| Stated task |
Copy out every line of the records below word for word, leaving out the pictures.

--- Start ---

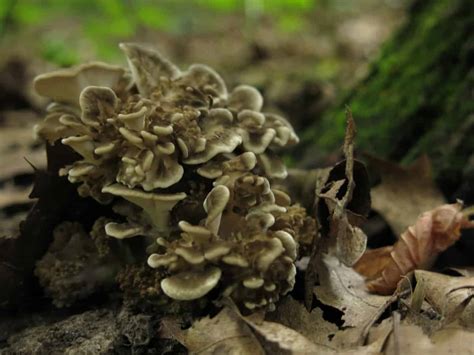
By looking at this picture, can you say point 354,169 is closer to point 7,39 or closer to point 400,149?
point 400,149

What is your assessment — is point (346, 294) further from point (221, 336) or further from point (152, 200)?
point (152, 200)

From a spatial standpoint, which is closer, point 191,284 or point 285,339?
point 285,339

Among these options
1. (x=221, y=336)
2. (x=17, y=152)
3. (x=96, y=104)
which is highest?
(x=96, y=104)

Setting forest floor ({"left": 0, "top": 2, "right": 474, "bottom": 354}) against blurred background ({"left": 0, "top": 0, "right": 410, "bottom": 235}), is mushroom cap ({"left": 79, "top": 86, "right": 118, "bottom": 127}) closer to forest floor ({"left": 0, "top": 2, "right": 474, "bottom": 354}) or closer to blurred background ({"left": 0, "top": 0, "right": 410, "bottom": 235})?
forest floor ({"left": 0, "top": 2, "right": 474, "bottom": 354})

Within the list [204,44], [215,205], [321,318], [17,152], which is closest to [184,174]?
[215,205]

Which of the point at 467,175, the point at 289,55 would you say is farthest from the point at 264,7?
the point at 467,175

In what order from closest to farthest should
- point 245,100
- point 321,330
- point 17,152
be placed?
point 321,330 → point 245,100 → point 17,152

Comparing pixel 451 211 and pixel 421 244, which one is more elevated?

--- End ---

| Result below |
By looking at this picture, can you say point 354,169 is closer to point 7,39 or closer to point 400,149?
point 400,149

What is your assessment — is point (346, 294) further from point (221, 336) or further from point (152, 200)?
point (152, 200)

From a spatial standpoint, which is closer, point 191,284 or point 285,339?
point 285,339

Among these options
1. (x=221, y=336)
2. (x=17, y=152)
3. (x=96, y=104)
which is highest?
(x=96, y=104)

Setting forest floor ({"left": 0, "top": 2, "right": 474, "bottom": 354}) against blurred background ({"left": 0, "top": 0, "right": 410, "bottom": 235}), is mushroom cap ({"left": 79, "top": 86, "right": 118, "bottom": 127}) closer to forest floor ({"left": 0, "top": 2, "right": 474, "bottom": 354}) or closer to blurred background ({"left": 0, "top": 0, "right": 410, "bottom": 235})?
forest floor ({"left": 0, "top": 2, "right": 474, "bottom": 354})

Within the list [204,44], [215,205], [321,318], [17,152], which is closest to [184,174]?
[215,205]

Which of the point at 467,175, the point at 289,55 would you say is farthest from the point at 264,7?
the point at 467,175

In what order from closest to farthest should
- point 245,100
- point 321,330
- point 17,152
be placed?
point 321,330 → point 245,100 → point 17,152

Comparing pixel 451 211 and pixel 421 244, which one is more elevated?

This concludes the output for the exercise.